The Loughborough project will use a ‘Social Action’ research methodology to explore how people with disabilities are using technology to deal with access issues they face in their daily lives.
Social Action research involves research ‘participants’ – in this case disabled people and carers – in co-designing and steering the project from the outset. They will act as co-investigators, having a say at every stage of the data-gathering, analysis and dissemination phases of the research project.
As well as getting an idea of how tech is currently being used, the project will explore the wider opportunities that AI presents for the future of social care, for example, more efficient services, but also the risks, such as enabling further cuts to health and social care budgets.
Findings will be shared with disabled people’s organisations, key academic outlets, as well as parliamentary groups on AI, disability, and social care.
It is hoped this project will impact on current debates around AI in social care by developing a group of skilled participant-researchers and ongoing follow-up projects in this increasingly important area of policy and practice.
Dr Albert said: “Disabled people are very adept at adapting consumer devices to deal with access issues. In the next few years, the big tech companies will put voice technologies in every home, so we want to use this opportunity to make sure access needs are considered.
“From the perspective of the disability movement and Social Action research, with which our project is aligned, many of the wacky ideas about robot carers sensationalise tech ‘solutions’ and ignore the more fundamental obstacles that disabled people face in society.
“Similarly, health and care services often focus on how technology will ‘fix’ individual people’s impairments, rather than looking for relatively cheap and straightforward systemic adaptations to the environment that could provide greater accessibility for everyone.
“Furthermore, given the constraints of funding in health and social care, and from our previous research talking to disabled people in the different policy environments across England, Wales and Scotland, most anticipate that these technologies will be used to drive efficiency, to reduce provision of personal assistants, and to justify further cuts to social care budgets.”
He continued: “This project aims to explore how disabled people adapt new technologies and work with care services to manage in their daily lives and I hope it will encourage more researchers, designers, and policy professionals to use Social Action research methods.”
Other researchers that will work with Dr Albert on the project include Loughborough University’s Professor Elizabeth Stokoe, Professor Thorsten Gruber, Dr Crispin Coombs, and Professor Donald Hislop, of the University of Aberdeen and previously of Loughborough University.
The research will also be conducted in collaboration with Mark Harrison, of SocialAction.info– a social enterprise that specialises in Social Action research methodology.
Of the project’s importance, Mr Harrison commented: “The crisis in social care is one of the big political and social policy issues of our time. Unfortunately, the debate often focusses on cost rather than quality of life.
“Our research approach puts disabled and older people at the heart of the enquiry process. Because it is rooted in the real lives of people who use care services, we are confident there will be positive outcomes for participants.

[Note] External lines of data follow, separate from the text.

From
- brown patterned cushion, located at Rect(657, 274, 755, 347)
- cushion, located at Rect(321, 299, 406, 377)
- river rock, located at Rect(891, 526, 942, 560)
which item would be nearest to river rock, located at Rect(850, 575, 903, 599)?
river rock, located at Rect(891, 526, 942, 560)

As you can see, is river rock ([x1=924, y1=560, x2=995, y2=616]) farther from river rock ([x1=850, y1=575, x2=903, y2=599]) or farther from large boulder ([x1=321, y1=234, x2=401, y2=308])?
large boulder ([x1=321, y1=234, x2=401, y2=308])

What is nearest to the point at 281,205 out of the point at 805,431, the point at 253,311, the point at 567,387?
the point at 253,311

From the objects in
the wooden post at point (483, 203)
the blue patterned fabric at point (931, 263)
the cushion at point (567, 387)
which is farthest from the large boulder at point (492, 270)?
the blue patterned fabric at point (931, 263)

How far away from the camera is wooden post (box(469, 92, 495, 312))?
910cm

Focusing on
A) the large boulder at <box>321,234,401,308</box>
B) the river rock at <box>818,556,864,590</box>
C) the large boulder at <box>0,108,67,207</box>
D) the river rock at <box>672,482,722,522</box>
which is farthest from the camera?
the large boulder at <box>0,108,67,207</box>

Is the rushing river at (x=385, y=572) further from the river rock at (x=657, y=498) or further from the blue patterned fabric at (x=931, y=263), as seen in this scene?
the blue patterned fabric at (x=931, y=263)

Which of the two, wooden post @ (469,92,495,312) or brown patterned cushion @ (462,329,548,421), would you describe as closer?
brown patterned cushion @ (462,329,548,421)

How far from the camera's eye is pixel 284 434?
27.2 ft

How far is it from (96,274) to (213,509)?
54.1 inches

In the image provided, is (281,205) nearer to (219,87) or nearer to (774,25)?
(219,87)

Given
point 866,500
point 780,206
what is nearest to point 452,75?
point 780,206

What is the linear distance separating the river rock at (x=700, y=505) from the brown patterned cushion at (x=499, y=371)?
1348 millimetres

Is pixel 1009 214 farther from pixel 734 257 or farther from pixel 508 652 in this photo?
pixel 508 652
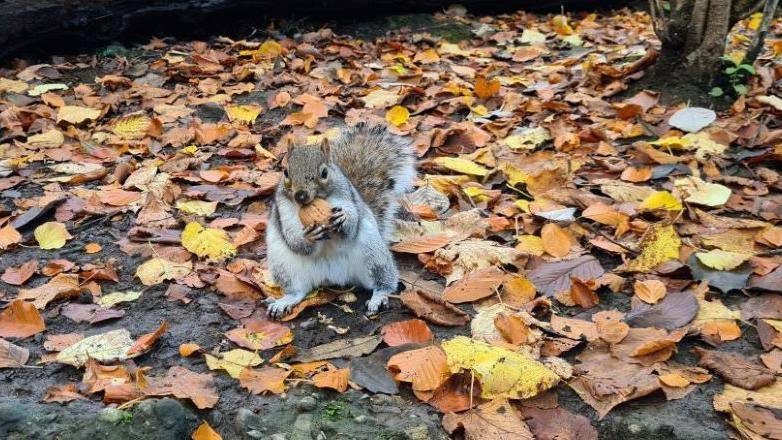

“By co-producing the research with experts, one aim is to enable people to empower themselves through the process. Another key aspect will be peer-to-peer learning, connecting people who can share experiences and creating a community of AI users.”
The team have been awarded funding by the British Academy to run this pilot project for one year. The pilot findings will then be used to develop a four-year project that is hoped to run from 2020-2024.